#### Excerpt to read ####

When to choose Serverless for Apache Spark

Serverless for Apache Spark abstracts away the complexities of cluster management, allowing you to focus on Spark code. This makes it an excellent choice for use in the following data processing scenarios:

  • Ad-hoc and interactive analysis: For data scientists and analysts who run interactive queries and exploratory analysis using Spark, the serverless model provides a quick way to get started without focusing on infrastructure.
  • Spark-based applications and pipelines: When building new data pipelines or applications on Spark, Serverless for Apache Spark can significantly accelerate development by removing the operational overhead of cluster management.
  • Workloads with sporadic or unpredictable demand: For intermittent Spark jobs or jobs with fluctuating resource requirements, Serverless for Apache Spark autoscaling and pay-per-use pricing (charges apply to job resource consumption) can significantly reduce costs.
  • Developer productivity focus: By eliminating the need for cluster provisioning and management, Serverless for Apache Spark speeds the creation of business logic, provides faster insights, and increases productivity.

#### Information shown ####

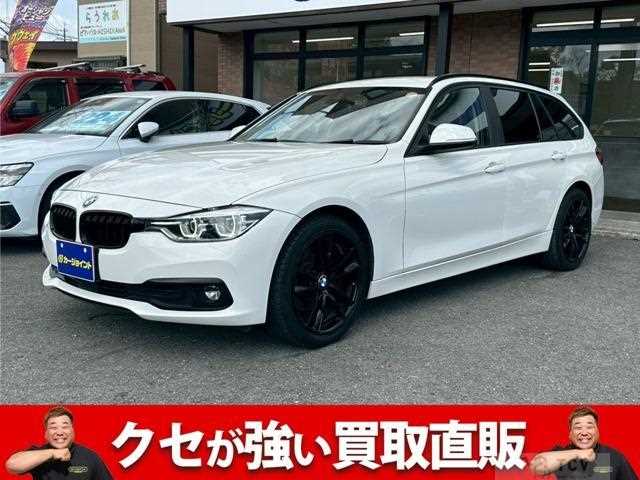 2016 BMW 3 Series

####

▶ **Using the information**:
[1] Could you repeat the passage on choosing Serverless for Apache Spark word for word, starting at "When to choose" and ending at "focusing on infrastructure."?
[2] How would you put this sentence from the passage on choosing Serverless for Apache Spark into Spanish: "Serverless for Apache Spark abstracts away the complexities of cluster management, allowing you to focus on Spark code."
[3] Can you write what comes next in the passage on choosing Serverless for Apache Spark, continuing from its final sentence?

▶ **Expected responses**:
[1]
When to choose Serverless for Apache Spark

Serverless for Apache Spark abstracts away the complexities of cluster management, allowing you to focus on Spark code. This makes it an excellent choice for use in the following data processing scenarios:

  • Ad-hoc and interactive analysis: For data scientists and analysts who run interactive queries and exploratory analysis using Spark, the serverless model provides a quick way to get started without focusing on infrastructure.

[2] Serverless for Apache Spark abstrae las complejidades de la administración de clústeres, lo que te permite centrarte en el código de Spark.

[3]
  • Simplified operations and reduced overhead: Serverless for Apache Spark infrastructure management reduces operational burdens and costs.

Summing up

The decision whether to use Dataproc or Serverless for Apache Spark depends on your workload requirements, operational preferences, and preferred level of control.

  • Choose Dataproc when you need maximum control, need to migrate Hadoop or Spark workloads, or require a persistent, customized, shared cluster environment.
  • Choose Serverless for Apache Spark for its ease of use, cost-efficiency for intermittent workloads, and its ability to accelerate development for new Spark applications by removing the overhead of infrastructure management.

After evaluating the factors listed in this section, select the most efficient and cost-effective service to run Spark to unlock the full potential of your data.